— EXERCISE GOAL —
An exact copy is needed of the lines from the one that contains "Timeline of Events" through the final line of the data below, with pictures left out.

BEGIN AVAILABLE DATA

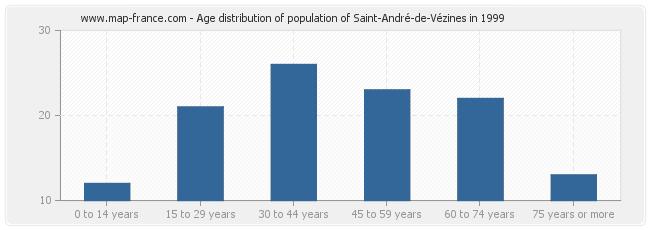 Age distribution of population of Saint-André-de-Vézines in 1999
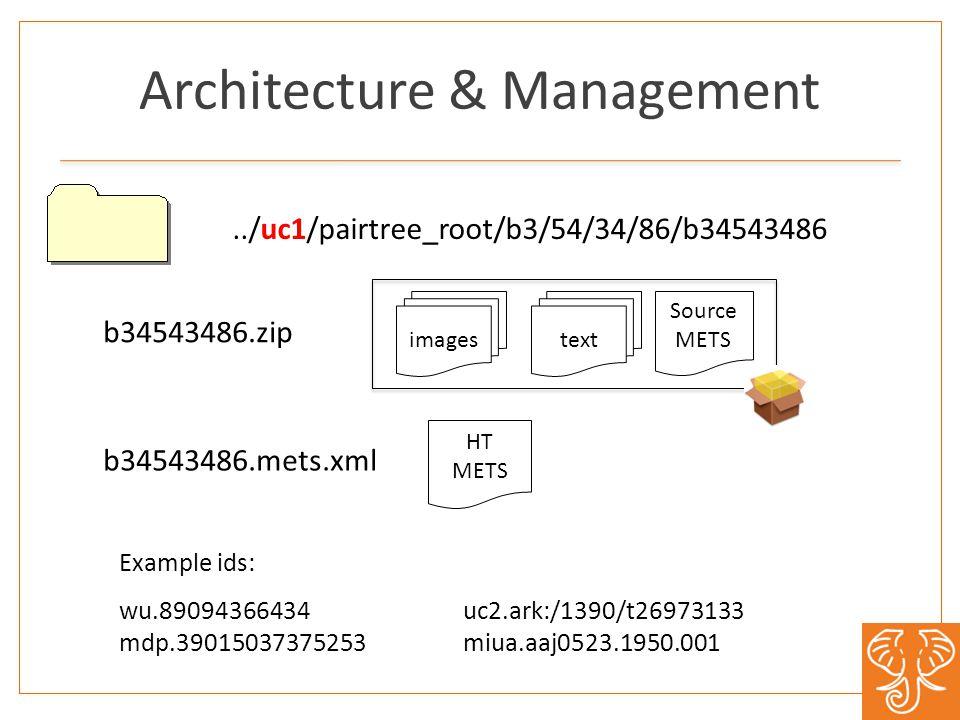 Architecture & Management images bib data bib data Source METS text HT METS../uc1/pairtree_root/b3/54/34/86/b34543486 b34543486.zip b34543486.mets.xml Example ids: wu.89094366434 mdp.39015037375253 uc2.ark:/1390/t26973133 miua.aaj0523.1950.001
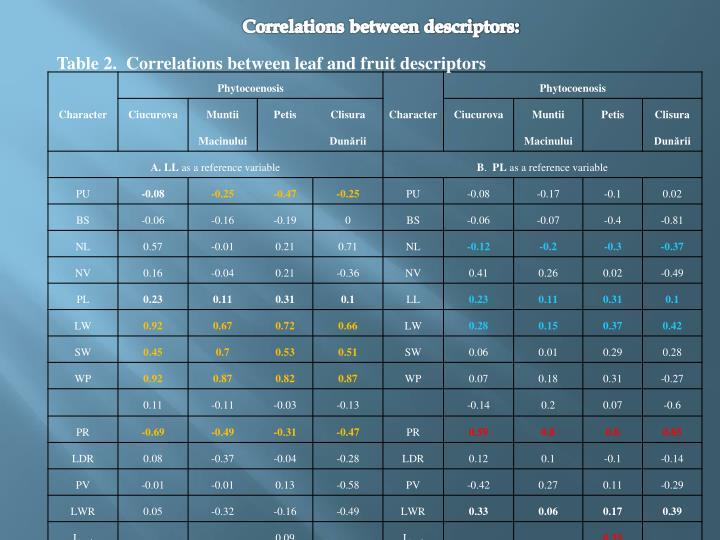 Correlations between descriptors:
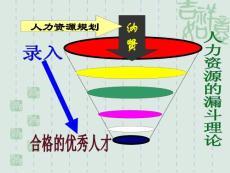 人力資源規劃PPT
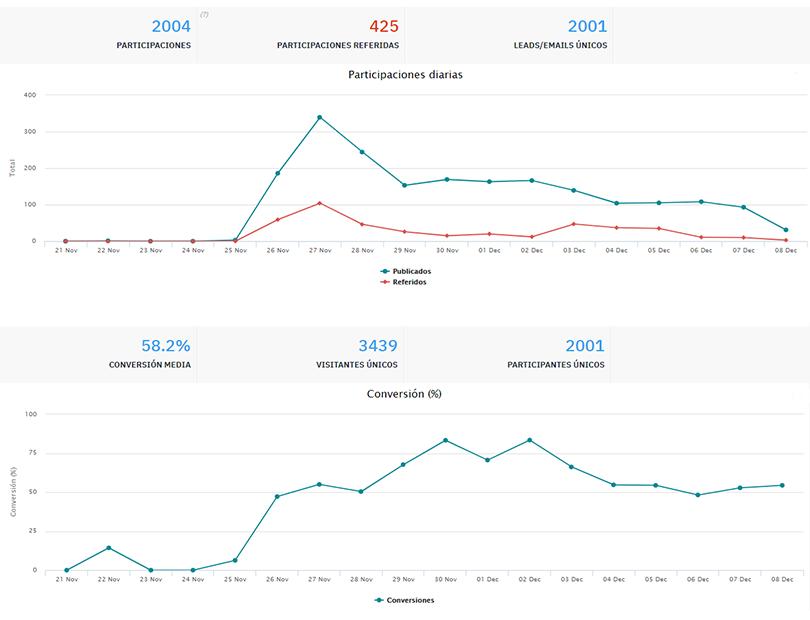 tasa de conversión campaña marketing online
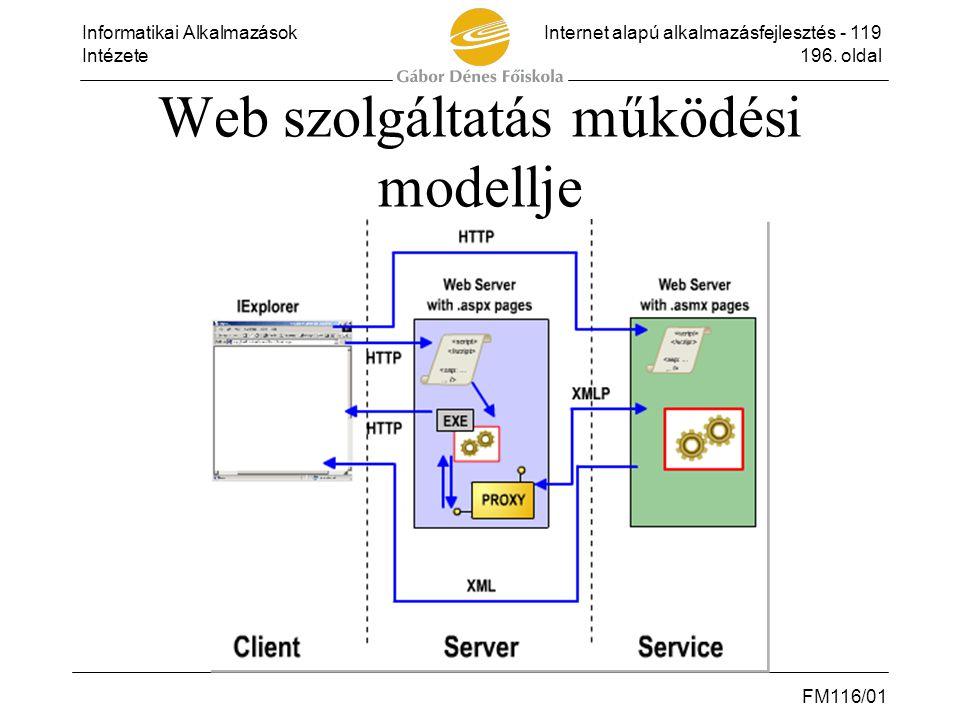 Informatikai AlkalmazásokInternet alapú alkalmazásfejlesztés - 119 Intézete196. oldal FM116/01 Web szolgáltatás működési modellje
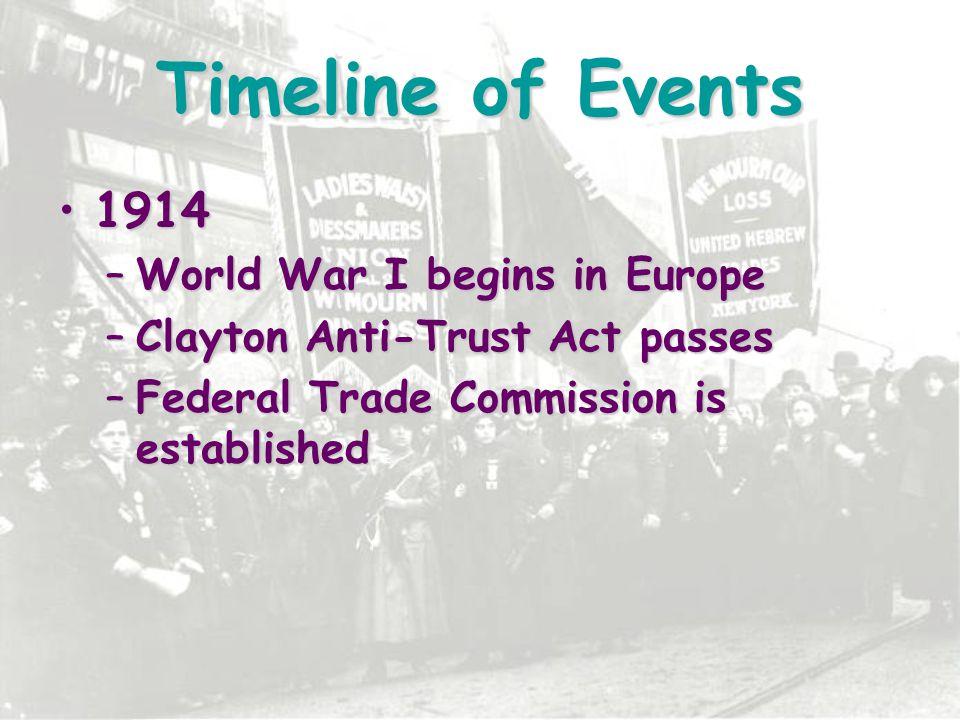 Timeline of Events 1914 World War I begins in Europe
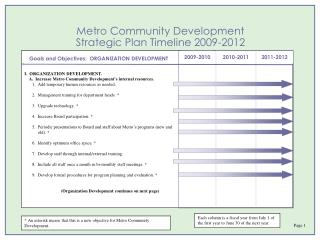 Metro Community Development Strategic Plan Timeline 2009-2012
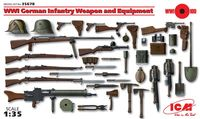 WWI German Infantry Weapon and Equipment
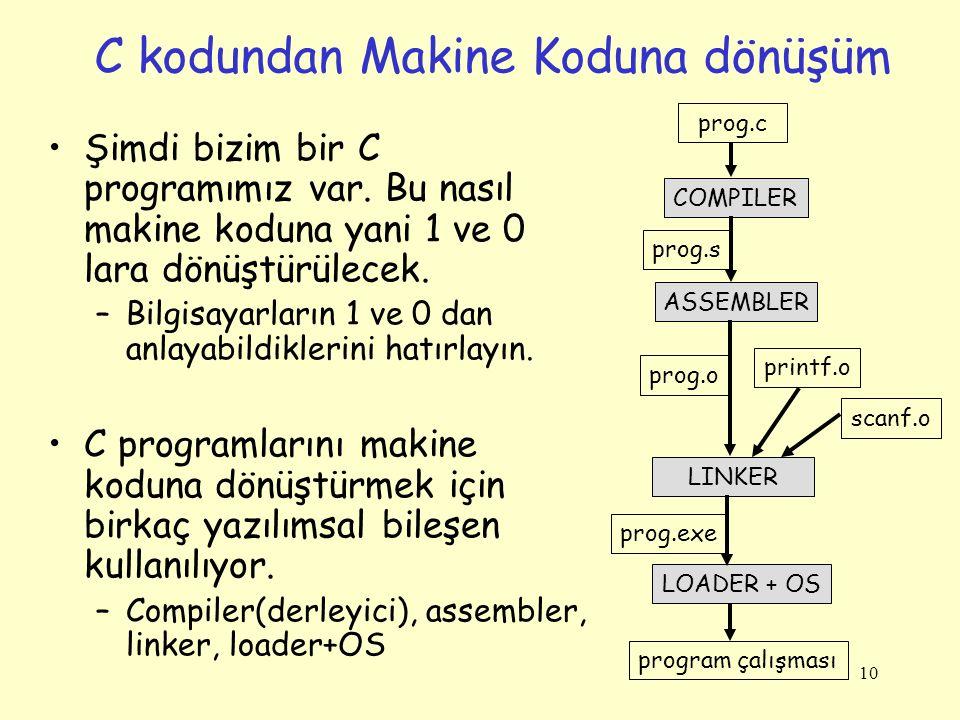 10 C kodundan Makine Koduna dönüşüm Şimdi bizim bir C programımız var. Bu nasıl makine koduna yani 1 ve 0 lara dönüştürülecek. –Bilgisayarların 1 ve 0
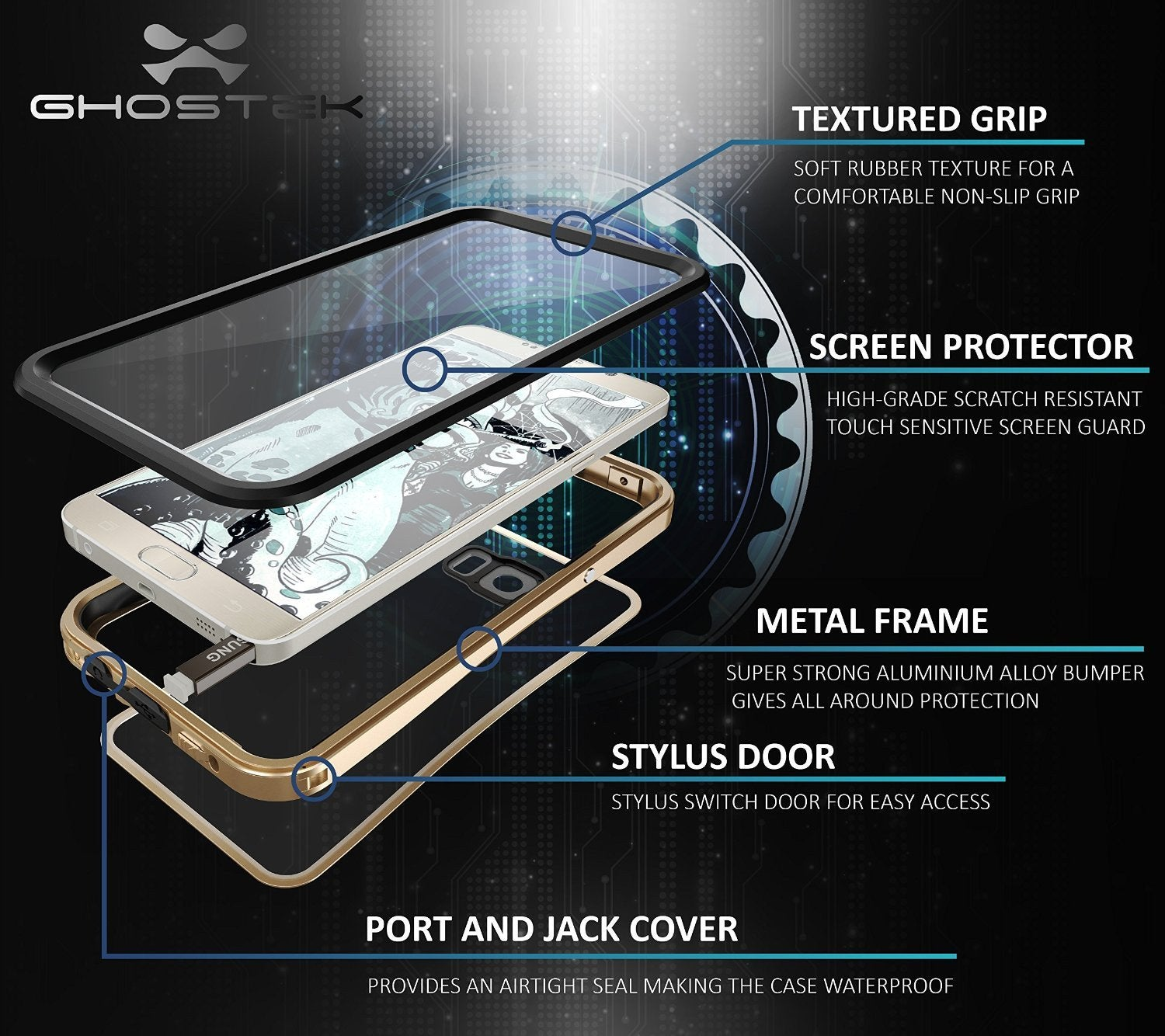 Note 5 Waterproof Case, Ghostek® Atomic 2.0 Series Gold for Samsung Galaxy Note 5 | Aluminum Frame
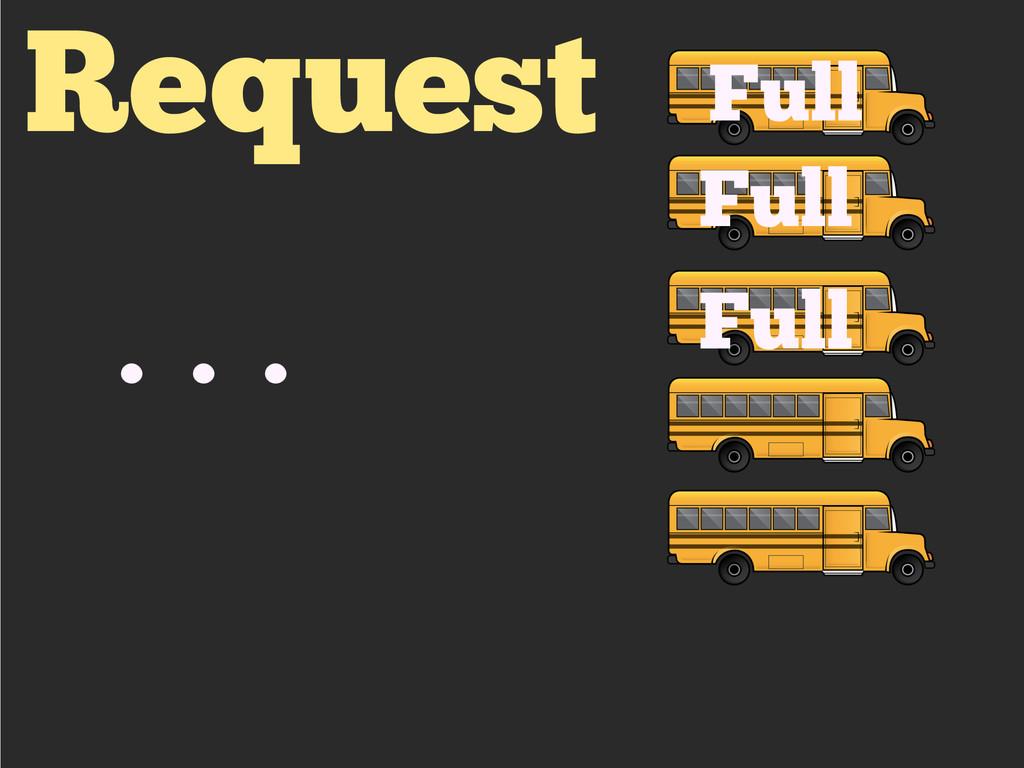 Request Full Full Full ...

END AVAILABLE DATA

— TASK SOLUTION —
 Timeline of Events 1914 World War I begins in Europe
 Metro Community Development Strategic Plan Timeline 2009-2012
 WWI German Infantry Weapon and Equipment
 10 C kodundan Makine Koduna dönüşüm Şimdi bizim bir C programımız var. Bu nasıl makine koduna yani 1 ve 0 lara dönüştürülecek. –Bilgisayarların 1 ve 0
 Note 5 Waterproof Case, Ghostek® Atomic 2.0 Series Gold for Samsung Galaxy Note 5 | Aluminum Frame
 Request Full Full Full ...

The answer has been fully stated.